< Psalmen 15 >
1 Een psalm van David. Jahweh, wie mag uw gast zijn in uw tent, Wie wonen op uw heilige berg?
Drottinn, hver fær að leita skjóls og hælis í tjaldi þínu á fjallinu þínu helga?
2 Die onberispelijk is van wandel, En van rechtschapen gedrag; Die in zijn hart de waarheid spreekt,
Sá sem er hógvær og lifir réttlátu lífi.
3 En met zijn tong niet lastert. Die zijn naaste geen kwaad doet, Geen smaad op zijn evenmens werpt;
Sá sem ekki baktalar náungann, leggur sig ekki eftir slúðri né gerir meðbróður sínum mein.
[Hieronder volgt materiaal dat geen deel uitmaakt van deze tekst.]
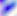

Summary:
  - Identification: Toxoplasma gondii
  - Magnification: 400x
  - Modality: photomicrograph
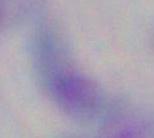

4 In wiens oog een vervloekte verachtelijk is, Maar die eert, wie Jahweh vreest. Die zijn naaste een eed heeft gezworen, En hem niet breekt;
Sá sem andmælir illverkum og fyrirlítur þau. Sá sem heiðrar þá er fylgja Drottni í trúfesti og stendur við orð sín hvað sem það kostar.
5 Die zijn geld niet uitleent met woeker, Geen steekpenning neemt, om de onschuld te schaden. Wie zó doet, Wankelt in eeuwigheid niet!